Over 1,000 workers went on strike Thursday over low pay and a tightened work schedule at a factory in south China owned by the European lingerie giant Triumph International.
The strike started Thursday morning at the Hainan Youmei Underwear Company in Haikou, capital of the southernmost island province of Hainan, with over 1,000 employees complaining about the plant’s new policy that demands a faster work pace.
The recently unveiled policy requires employees to reach 40 percent in work efficiency to earn a pay bonus of 250 yuan (39 U.S. dollars).
At a salary of 700 yuan a month, workers say they can hardly make ends meet.
Wang Ruifang, a production line worker, said she has to finish her work on 40 pieces of underwear in 38 minutes to earn the 250 yuan.
The strike was triggered by a text message sent by the company’s human resources department early Thursday to over 800 workers who had complained about the new policy.
According to protesting workers, the text stated that “workers do not need to work on Thursday and Friday, and they should wait for a company notice telling them when to return.”
Workers interpreted this as a threat that they would be fired if they continued to complain.
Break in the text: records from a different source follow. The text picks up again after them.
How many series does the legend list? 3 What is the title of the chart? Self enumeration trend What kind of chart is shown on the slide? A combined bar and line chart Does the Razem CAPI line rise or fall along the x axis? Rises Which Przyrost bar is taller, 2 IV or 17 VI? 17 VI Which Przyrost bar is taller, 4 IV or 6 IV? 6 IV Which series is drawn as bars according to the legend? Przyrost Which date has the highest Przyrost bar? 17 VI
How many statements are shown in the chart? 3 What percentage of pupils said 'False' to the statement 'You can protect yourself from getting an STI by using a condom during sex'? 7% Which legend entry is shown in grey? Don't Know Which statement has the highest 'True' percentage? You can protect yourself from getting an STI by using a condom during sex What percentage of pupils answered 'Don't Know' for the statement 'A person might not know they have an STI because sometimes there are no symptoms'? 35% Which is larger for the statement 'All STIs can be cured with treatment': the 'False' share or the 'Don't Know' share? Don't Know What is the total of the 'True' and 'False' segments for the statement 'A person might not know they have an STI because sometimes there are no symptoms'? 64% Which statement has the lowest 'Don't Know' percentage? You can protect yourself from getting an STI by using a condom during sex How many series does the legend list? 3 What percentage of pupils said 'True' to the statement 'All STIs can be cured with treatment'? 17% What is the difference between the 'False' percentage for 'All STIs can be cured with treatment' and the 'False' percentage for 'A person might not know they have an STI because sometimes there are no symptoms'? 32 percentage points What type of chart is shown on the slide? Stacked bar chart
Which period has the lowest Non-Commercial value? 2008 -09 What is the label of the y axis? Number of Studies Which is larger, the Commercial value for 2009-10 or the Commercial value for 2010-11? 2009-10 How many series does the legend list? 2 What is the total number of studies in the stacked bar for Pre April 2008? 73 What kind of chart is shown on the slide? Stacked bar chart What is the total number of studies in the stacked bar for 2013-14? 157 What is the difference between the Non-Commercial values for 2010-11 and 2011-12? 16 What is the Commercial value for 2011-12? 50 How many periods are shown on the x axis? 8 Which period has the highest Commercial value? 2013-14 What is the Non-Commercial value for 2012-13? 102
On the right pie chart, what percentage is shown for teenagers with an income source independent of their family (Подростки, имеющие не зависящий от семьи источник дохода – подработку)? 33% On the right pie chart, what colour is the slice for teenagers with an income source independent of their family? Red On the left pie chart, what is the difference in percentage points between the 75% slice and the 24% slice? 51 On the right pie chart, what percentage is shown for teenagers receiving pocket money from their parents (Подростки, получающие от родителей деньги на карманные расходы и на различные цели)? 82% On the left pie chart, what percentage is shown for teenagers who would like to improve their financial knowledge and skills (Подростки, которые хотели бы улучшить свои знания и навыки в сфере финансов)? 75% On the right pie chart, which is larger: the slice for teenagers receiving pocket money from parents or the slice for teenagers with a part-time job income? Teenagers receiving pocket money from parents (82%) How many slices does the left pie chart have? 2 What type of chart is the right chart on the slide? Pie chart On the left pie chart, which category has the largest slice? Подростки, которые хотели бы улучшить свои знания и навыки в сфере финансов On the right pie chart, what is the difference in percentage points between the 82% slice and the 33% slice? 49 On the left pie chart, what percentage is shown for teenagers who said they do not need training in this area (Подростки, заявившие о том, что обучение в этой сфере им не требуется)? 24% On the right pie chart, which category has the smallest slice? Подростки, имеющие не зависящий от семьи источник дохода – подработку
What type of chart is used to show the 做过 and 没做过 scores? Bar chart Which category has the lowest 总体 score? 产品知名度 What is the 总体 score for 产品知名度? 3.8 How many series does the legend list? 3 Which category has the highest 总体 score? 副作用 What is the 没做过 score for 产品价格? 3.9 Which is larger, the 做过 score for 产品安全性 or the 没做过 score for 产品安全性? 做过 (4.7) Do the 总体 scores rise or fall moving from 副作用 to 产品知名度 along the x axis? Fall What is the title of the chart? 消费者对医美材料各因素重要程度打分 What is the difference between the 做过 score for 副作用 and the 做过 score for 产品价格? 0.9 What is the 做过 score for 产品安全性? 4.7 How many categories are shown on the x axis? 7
The workers made several requests Thursday, such as a 250-yuan raise, shift changes, the elimination of the work-efficiency policy, and additional salary and bonus concessions.
A foreign employee who workers said is their boss declined to be interviewed.
The provincial trade union and local authorities have sent officials to help with negotiations between workers and the company.
This is the second strike at the plant since Triumph International opened it in 1992.
In November 2009, about 3,000 workers went on strike over low pay, bonuses, and vacation demands.